Write the next part of the opinion piece on Bangladesh-Pakistan relations and the unresolved legacy of 1971, starting where it stops.

>> START Excerpted passage

In that context, Bangladesh took some important steps -- restoring a direct shipping link and granting permission for a Pakistani airline to operate direct flights to Dhaka. Diplomatic overtures were reinforced when Bangladesh's Chief Adviser met Pakistan's Prime Minister Shahbaz Sharif on the sidelines of the UN General Assembly in September. The leaders agreed to revitalise the bilateral relationship and explore new avenues of cooperation.

The latest in this string of initiatives was the 6th round of Foreign Office Consultations (FoC), held in Dhaka last week. It drew considerable attention from diplomatic circles in South Asia, as it signalled a potential new chapter in the Bangladesh-Pakistan relationship. The discussions covered a wide range of issues -- economic, educational, agricultural, and cultural -- tapping into shared history and the aspirations of both peoples. At face value, the talks were cordial and comprehensive, with expressions of satisfaction on both sides regarding recent high-level engagements in global forums such as New York, Cairo, Samoa, and Jeddah.

Yet beneath this seemingly smooth surface lies a stubborn historical fracture -- one that remains unhealed, unresolved, and overlooked: the unresolved legacy of the 1971 Liberation War.

Despite the optimistic tone, the talks revealed a familiar impasse. Bangladesh reiterated three long-standing demands, all of which remain unmet since its emergence as an independent nation over five decades ago. These are; a formal apology from Pakistan for the genocide committed during the 1971 Liberation War; Bangladesh's rightful share of pre-independence financial assets held in Pakistan's central treasury; and repatriation of stranded Pakistanis still living in refugee camps across Bangladesh.

Sadly, Pakistan remained non-committal on all three counts. Although both sides publicly claimed the meeting was "fruitful" and that they would "remain engaged" on the outstanding issues, Islamabad's own statement tellingly omitted any mention of the three core demands. This silence has not gone unnoticed in Dhaka, sparking widespread scepticism about Pakistan's sincerity. Can these long-standing wounds simply be glossed over in the name of moving forward?

The short answer is no.

There can be no genuine reset in relations between Bangladesh and Pakistan without a full and formal acknowledgement of the atrocities committed by the Pakistan Army during the 1971 Liberation War. That war was not merely a political separation -- it was a brutal, bloody genocide. Over three million Bangladeshis were killed. Tens of thousands of women were subjected to rape and systematic sexual violence. Homes, schools, and places of worship were destroyed. Entire villages were burnt to the ground. These crimes are not mere footnotes in history -- they are etched into the collective consciousness of Bangladesh, shaping its national identity and moral memory.

A meaningful reconciliation cannot be built on denial, silence, or diplomatic evasion. It requires truth, justice, and accountability. The most fundamental starting point for that is an unambiguous, unconditional apology from Pakistan to the people of Bangladesh. Without such a gesture, talk of cooperation in trade, education, and connectivity will remain hollow-lacking the moral foundation necessary for any long-term partnership.

Many observers in Bangladesh and beyond have pointed to examples around the world where nations have sought to right historical wrongs through apology and reparation. From Germany's post-Holocaust stance to South Africa's Truth and Reconciliation Commission, the international precedent is clear: true healing begins with acknowledgement.

>> END Excerpted passage
>> START Record extracts

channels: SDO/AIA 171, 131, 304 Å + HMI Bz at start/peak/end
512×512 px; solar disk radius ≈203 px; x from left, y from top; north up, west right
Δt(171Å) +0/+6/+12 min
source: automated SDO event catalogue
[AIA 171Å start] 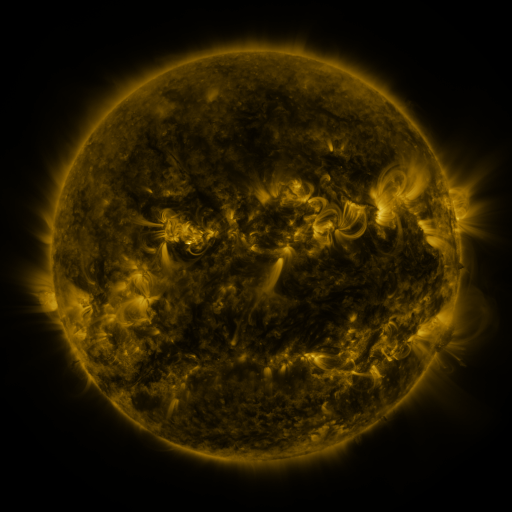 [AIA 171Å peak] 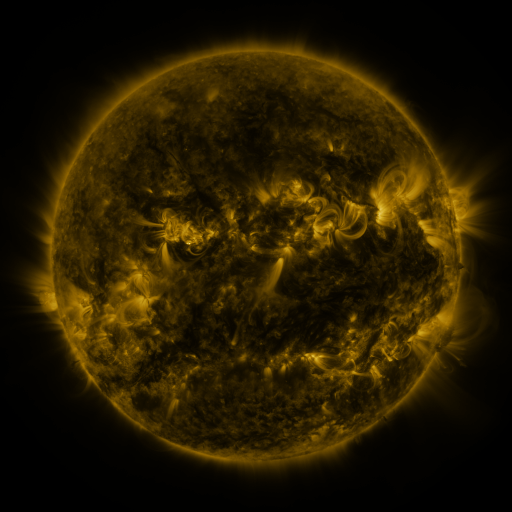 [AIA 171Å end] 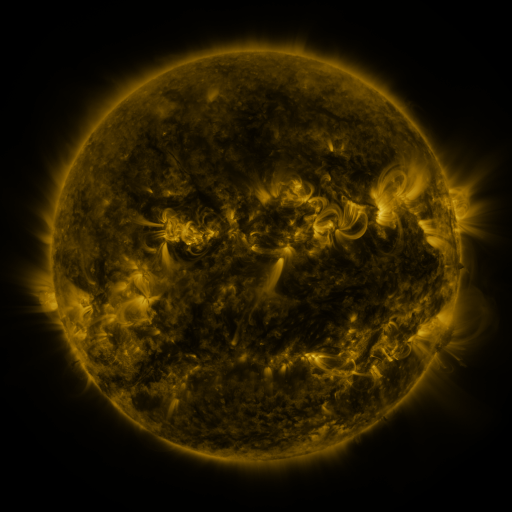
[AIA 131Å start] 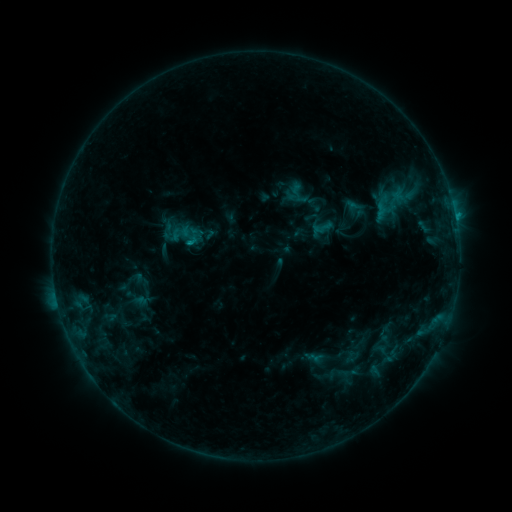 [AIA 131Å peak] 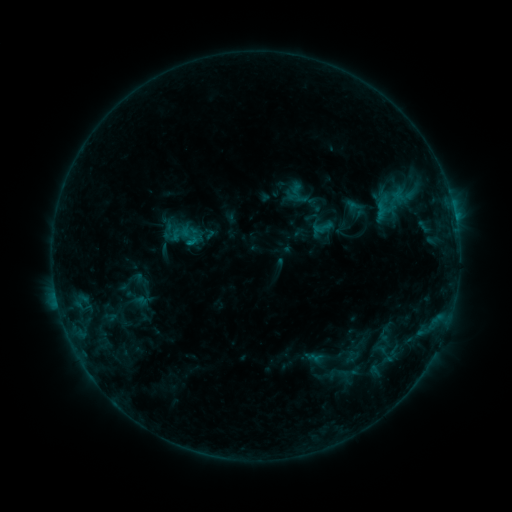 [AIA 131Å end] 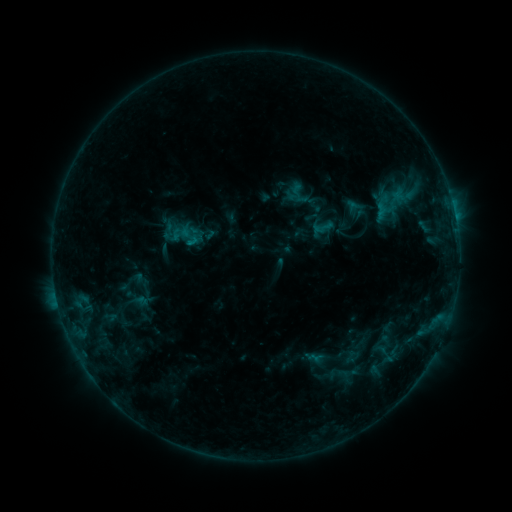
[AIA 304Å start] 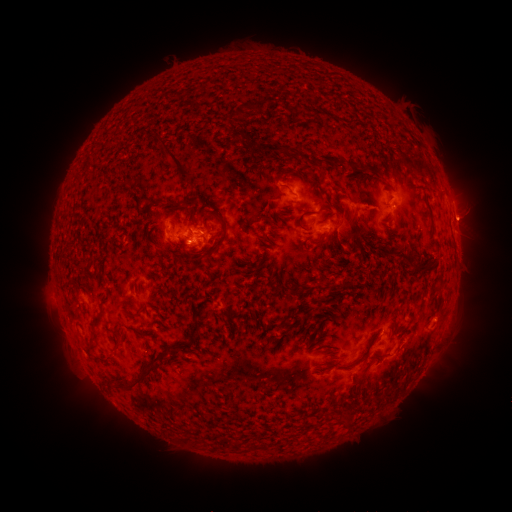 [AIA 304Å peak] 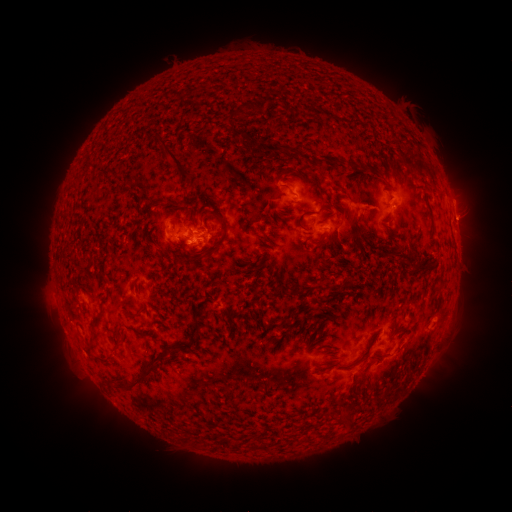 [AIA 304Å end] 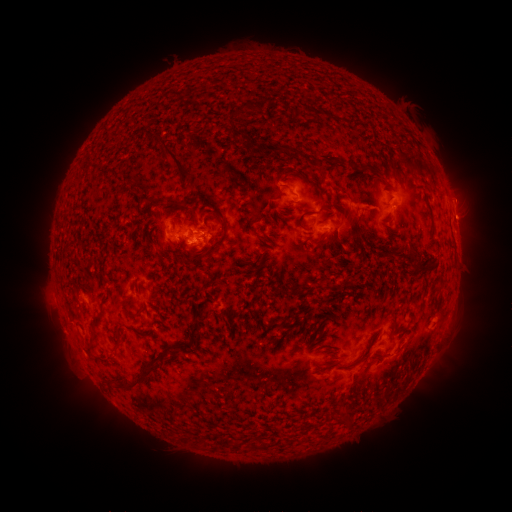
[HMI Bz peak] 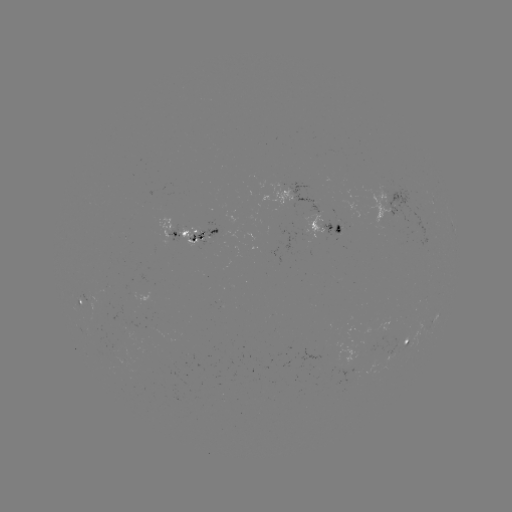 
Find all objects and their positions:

>> END Record extracts

[Reply]:
Pakistan has, over the years, expressed "regret" or "sorrow" in vague diplomatic language -- but that is not enough. Regret is not accountability. Sorrow is not justice. Bangladesh is not seeking vengeance; it is seeking closure. That closure must be delivered with the courage to say, in no uncertain terms: "We are sorry for the crimes committed in 1971."

In addition to the apology, the other two demands -- fair distribution of financial assets and the humane resolution of the status of stranded Pakistanis -- are also essential for repairing trust. These are not new or unreasonable demands; they are rooted in international principles of equity and responsibility. It is worth remembering that Bangladesh has, for decades, housed tens of thousands of "Bihari" Pakistanis in makeshift camps, offering humanitarian support while awaiting a lasting solution from Islamabad. This burden cannot be borne indefinitely, especially without Pakistan's direct participation in the repatriation process.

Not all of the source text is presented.